Afifi told Gay Star News he found out via Twitter. He said he was ‘disappointed’.
Amid rising anti-LGBTI sentiment in Malaysia, a lot of people online called for the show to be canceled.
Guess how long it for the show to be postponed since it was posted?
Even Ramadhan bazaar stays open longer than that!
Selamat berbuka folks pic.twitter.com/TUd2QlGYL8
— Numan Afifi (@NumanAfifi) May 14, 2019
‘It would have been one of the first mainstream TV talkshows in Malaysia to feature an openly gay man’ Afifi said.
‘By canceling the show, I cannot get across the advocacy that I have been working on and I cannot share 1001 stories of resistance of my fellow LGBTQ folks’.
Afifi told Gay Star News he had taken the opportunity to call on the government to engage with LGBTI people.
‘Harassment and discrimination are getting worse’ he explained. ‘LGBT youth are becoming increasing suicidal’.
And here I was thinking we now have a more free media in Malaysia. Such a shame. Was looking forward to listening to @NumanAfifi .
No shade to @SharaadKuttan , I’m sure he tried his best.
One day, gentlemen.
One day. https://t.co/T59k16eede
— Dr Jason Leong (@DrJasonLeong) May 14, 2019
LGBTI rights in Malaysia
Muslim-majority Malaysia is becoming increasingly hostile to its LGBTI population.
In September, the prime minister said the country could not accept LGBTI rights. The tourism minister there are no homosexuals in the country.
On the talk show, Afifi said he addressed the police intimidation he has suffered recently.
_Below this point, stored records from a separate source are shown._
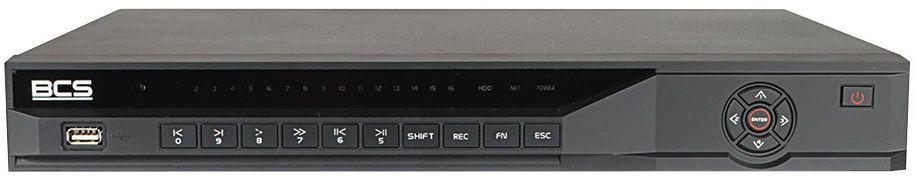 Rejestrator IP BCS-NVR1602-4K-P-III 16 kanałowy BCS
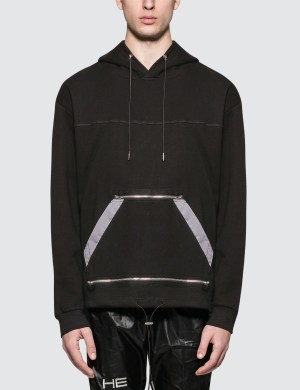GEO Detachable Pocket Hoodie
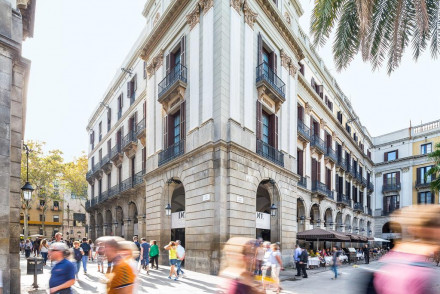 Hotel DO Placa Reial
In March, Afifi gave a speech to the UN Human Rights Council in the Swiss city of Geneva.
The 27-year-old read out a statement composed by a coalition of Malaysian LGBTI rights groups.
The statement was critical of the country’s record on LGBTI rights. A number of people attacked Afifi online following his speech
Police questioned Afifi following a public backlash over his comments.
The openly gay rights advocate pledged to keep ‘[speaking] out against discrimination’ following his arrest.
In July last year, Afifi stepped down from his role as press officer for the Youth and Sports Minister due to the threats and abuse he received because of his sexuality.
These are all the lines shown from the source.